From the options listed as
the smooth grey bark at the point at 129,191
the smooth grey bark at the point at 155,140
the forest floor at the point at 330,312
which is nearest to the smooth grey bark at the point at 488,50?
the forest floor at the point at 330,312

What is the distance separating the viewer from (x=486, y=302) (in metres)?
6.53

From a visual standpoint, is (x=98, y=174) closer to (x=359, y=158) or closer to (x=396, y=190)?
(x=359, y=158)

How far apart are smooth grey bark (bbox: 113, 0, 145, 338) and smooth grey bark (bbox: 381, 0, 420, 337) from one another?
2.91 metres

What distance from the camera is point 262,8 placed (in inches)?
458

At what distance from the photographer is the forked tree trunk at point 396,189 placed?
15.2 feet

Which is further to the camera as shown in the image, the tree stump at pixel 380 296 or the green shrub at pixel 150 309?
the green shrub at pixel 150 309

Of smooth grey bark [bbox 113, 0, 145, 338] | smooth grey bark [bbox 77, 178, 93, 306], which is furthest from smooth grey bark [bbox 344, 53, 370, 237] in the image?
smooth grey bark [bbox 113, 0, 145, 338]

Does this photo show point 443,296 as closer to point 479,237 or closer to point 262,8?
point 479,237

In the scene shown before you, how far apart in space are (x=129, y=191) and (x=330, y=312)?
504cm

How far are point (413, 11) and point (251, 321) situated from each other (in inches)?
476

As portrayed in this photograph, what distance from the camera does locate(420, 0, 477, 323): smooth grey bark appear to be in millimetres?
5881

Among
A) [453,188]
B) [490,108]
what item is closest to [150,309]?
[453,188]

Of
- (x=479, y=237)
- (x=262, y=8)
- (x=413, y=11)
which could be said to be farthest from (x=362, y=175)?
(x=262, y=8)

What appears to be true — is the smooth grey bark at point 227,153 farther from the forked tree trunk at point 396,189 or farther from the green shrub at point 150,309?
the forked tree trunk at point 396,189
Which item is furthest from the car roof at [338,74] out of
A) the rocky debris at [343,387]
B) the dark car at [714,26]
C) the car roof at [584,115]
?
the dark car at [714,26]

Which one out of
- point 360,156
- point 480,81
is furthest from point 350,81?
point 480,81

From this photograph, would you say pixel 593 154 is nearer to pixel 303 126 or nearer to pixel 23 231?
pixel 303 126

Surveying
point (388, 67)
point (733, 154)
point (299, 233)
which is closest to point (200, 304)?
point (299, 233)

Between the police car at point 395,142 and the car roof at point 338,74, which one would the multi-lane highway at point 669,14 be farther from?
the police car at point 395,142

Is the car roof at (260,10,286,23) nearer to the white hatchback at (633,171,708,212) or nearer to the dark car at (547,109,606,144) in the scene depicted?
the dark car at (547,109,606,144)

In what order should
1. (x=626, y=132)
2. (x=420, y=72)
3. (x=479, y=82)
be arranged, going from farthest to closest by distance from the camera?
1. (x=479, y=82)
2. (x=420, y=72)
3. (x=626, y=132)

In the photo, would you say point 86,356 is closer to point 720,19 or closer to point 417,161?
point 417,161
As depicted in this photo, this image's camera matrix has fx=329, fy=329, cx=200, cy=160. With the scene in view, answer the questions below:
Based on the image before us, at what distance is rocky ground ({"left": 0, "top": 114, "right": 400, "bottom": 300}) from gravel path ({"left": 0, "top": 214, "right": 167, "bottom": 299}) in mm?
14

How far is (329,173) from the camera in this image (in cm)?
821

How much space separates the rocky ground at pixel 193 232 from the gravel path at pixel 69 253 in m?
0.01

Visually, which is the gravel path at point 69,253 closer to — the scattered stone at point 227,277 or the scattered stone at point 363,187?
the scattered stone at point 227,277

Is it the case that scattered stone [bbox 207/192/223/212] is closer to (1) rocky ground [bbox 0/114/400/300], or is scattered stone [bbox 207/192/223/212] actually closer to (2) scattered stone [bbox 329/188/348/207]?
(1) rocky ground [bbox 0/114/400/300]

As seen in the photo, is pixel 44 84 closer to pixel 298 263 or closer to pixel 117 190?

_ _ _ _ _ _ _

● **To do**
Copy the records above word for word, including every one of them.

● **Result for this task**
From the options listed as
the smooth grey bark at the point at 129,191
the smooth grey bark at the point at 155,140
the forest floor at the point at 330,312
which is nearest to the smooth grey bark at the point at 488,50?
the forest floor at the point at 330,312

What is the distance separating the viewer from (x=486, y=302) (in metres)?
6.53

From a visual standpoint, is (x=98, y=174) closer to (x=359, y=158) or closer to (x=396, y=190)?
(x=359, y=158)

How far apart are smooth grey bark (bbox: 113, 0, 145, 338) and smooth grey bark (bbox: 381, 0, 420, 337) from one another?
2.91 metres

What distance from the camera is point 262,8 placed (in inches)?
458

At what distance from the photographer is the forked tree trunk at point 396,189 placed?
15.2 feet

Which is further to the camera as shown in the image, the tree stump at pixel 380 296 or the green shrub at pixel 150 309?
the green shrub at pixel 150 309

Of smooth grey bark [bbox 113, 0, 145, 338] | smooth grey bark [bbox 77, 178, 93, 306], which is furthest from smooth grey bark [bbox 344, 53, 370, 237] in the image?
smooth grey bark [bbox 113, 0, 145, 338]

Does this photo show point 443,296 as closer to point 479,237 or closer to point 262,8?
point 479,237

In the scene shown before you, how far apart in space are (x=129, y=191) and (x=330, y=312)?
504cm

How far are point (413, 11) and point (251, 321) situated from each other (in inches)?
476

As portrayed in this photograph, what distance from the camera does locate(420, 0, 477, 323): smooth grey bark appear to be in millimetres?
5881

Among
A) [453,188]
B) [490,108]
what item is closest to [150,309]?
[453,188]

Of
- (x=479, y=237)
- (x=262, y=8)
- (x=413, y=11)
which could be said to be farthest from (x=362, y=175)?
(x=262, y=8)

What appears to be true — is the smooth grey bark at point 227,153 farther from the forked tree trunk at point 396,189 or farther from the green shrub at point 150,309?
the forked tree trunk at point 396,189
Which item is furthest from the car roof at [338,74] out of
A) the rocky debris at [343,387]
B) the dark car at [714,26]
C) the car roof at [584,115]
?
the dark car at [714,26]

Which one out of
- point 360,156
- point 480,81
is furthest from point 350,81?
point 480,81

From this photograph, would you say pixel 593 154 is nearer to pixel 303 126 or nearer to pixel 23 231?
pixel 303 126

Surveying
point (388, 67)
point (733, 154)
point (299, 233)
which is closest to point (200, 304)?
point (299, 233)

Between the police car at point 395,142 and the car roof at point 338,74, which one would the multi-lane highway at point 669,14 be farther from?
the police car at point 395,142

Is the car roof at (260,10,286,23) nearer to the white hatchback at (633,171,708,212) or nearer to the dark car at (547,109,606,144) in the scene depicted?
the dark car at (547,109,606,144)

In what order should
1. (x=626, y=132)
2. (x=420, y=72)
3. (x=479, y=82)
be arranged, going from farthest to closest by distance from the camera?
1. (x=479, y=82)
2. (x=420, y=72)
3. (x=626, y=132)

In the photo, would you say point 86,356 is closer to point 720,19 or closer to point 417,161?
point 417,161
As depicted in this photo, this image's camera matrix has fx=329, fy=329, cx=200, cy=160. With the scene in view, answer the questions below:
Based on the image before us, at what distance is rocky ground ({"left": 0, "top": 114, "right": 400, "bottom": 300}) from gravel path ({"left": 0, "top": 214, "right": 167, "bottom": 299}) in mm?
14

How far is (329,173) from the camera in this image (in cm)?
821

How much space separates the rocky ground at pixel 193 232 from the gravel path at pixel 69 253 in m?
0.01

Visually, which is the gravel path at point 69,253 closer to — the scattered stone at point 227,277 or the scattered stone at point 363,187?
the scattered stone at point 227,277

Is it the case that scattered stone [bbox 207/192/223/212] is closer to (1) rocky ground [bbox 0/114/400/300], or is scattered stone [bbox 207/192/223/212] actually closer to (2) scattered stone [bbox 329/188/348/207]?
(1) rocky ground [bbox 0/114/400/300]

As seen in the photo, is pixel 44 84 closer to pixel 298 263 or closer to pixel 117 190?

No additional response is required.